Autre question, d’une importance considérable : le nouveau contexte politique à partir de la mise en place de la Ve République. Car la Ve République, c’est la loi Debré mais aussi la poursuite de la guerre d’Algérie et la politique économique et sociale gaulliste. Elle pose aussi la question de l’unité de la gauche pour présenter une alternative. Dans ce contexte, le SNI du Rhône a une orientation constante : constatant – non sans raisons – le caractère laïque peu affirmé du SGEN-CFTC (15) et reprenant ses critiques contre le catholicisme syndical de la CFTC, il refuse souvent l’unité d’action – au nom de la laïcité – y compris contre la guerre d’Algérie, contre la politique d’austérité dans la Fonction publique… unité d’action qui dans le Rhône se réalise parfois donc sans lui (16). Il refuse aussi de s’intéresser aux débats de la gauche.
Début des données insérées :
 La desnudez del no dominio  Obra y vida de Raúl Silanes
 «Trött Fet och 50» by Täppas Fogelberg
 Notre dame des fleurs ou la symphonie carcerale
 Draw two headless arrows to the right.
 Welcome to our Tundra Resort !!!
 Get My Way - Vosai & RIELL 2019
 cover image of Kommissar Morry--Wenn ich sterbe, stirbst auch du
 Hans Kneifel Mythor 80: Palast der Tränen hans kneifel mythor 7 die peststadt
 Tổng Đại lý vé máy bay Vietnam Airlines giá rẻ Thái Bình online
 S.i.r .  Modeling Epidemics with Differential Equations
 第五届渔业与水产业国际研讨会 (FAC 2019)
Dans ce contexte, U & A progresse par deux biais. D’abord, face aux militant·es qui recherchent une issue unitaire contre le gaullisme, il critique l’isolement du SNI 69. D’autre part, face aux revendications égalitaires de la direction ÉÉ (augmentations salariales uniformes, refus de la hiérarchie…), il développe une orientation mettant l’accent sur les revendications catégorielles. Le courant U & A progresse : en 1963, il prend le dessus sur l’ÉÉ et celle-ci perd la direction de la section.
Des leçons ?
Bien évidemment, au terme de cette brève présentation il serait présomptueux de tirer des leçons définitives de cet exemple, en matière d’articulation entre action laïque et syndicalisme. Le contexte politique et syndical d’aujourd’hui est très différent. Ni de considérer que c’était le bon temps, un âge d’or, etc.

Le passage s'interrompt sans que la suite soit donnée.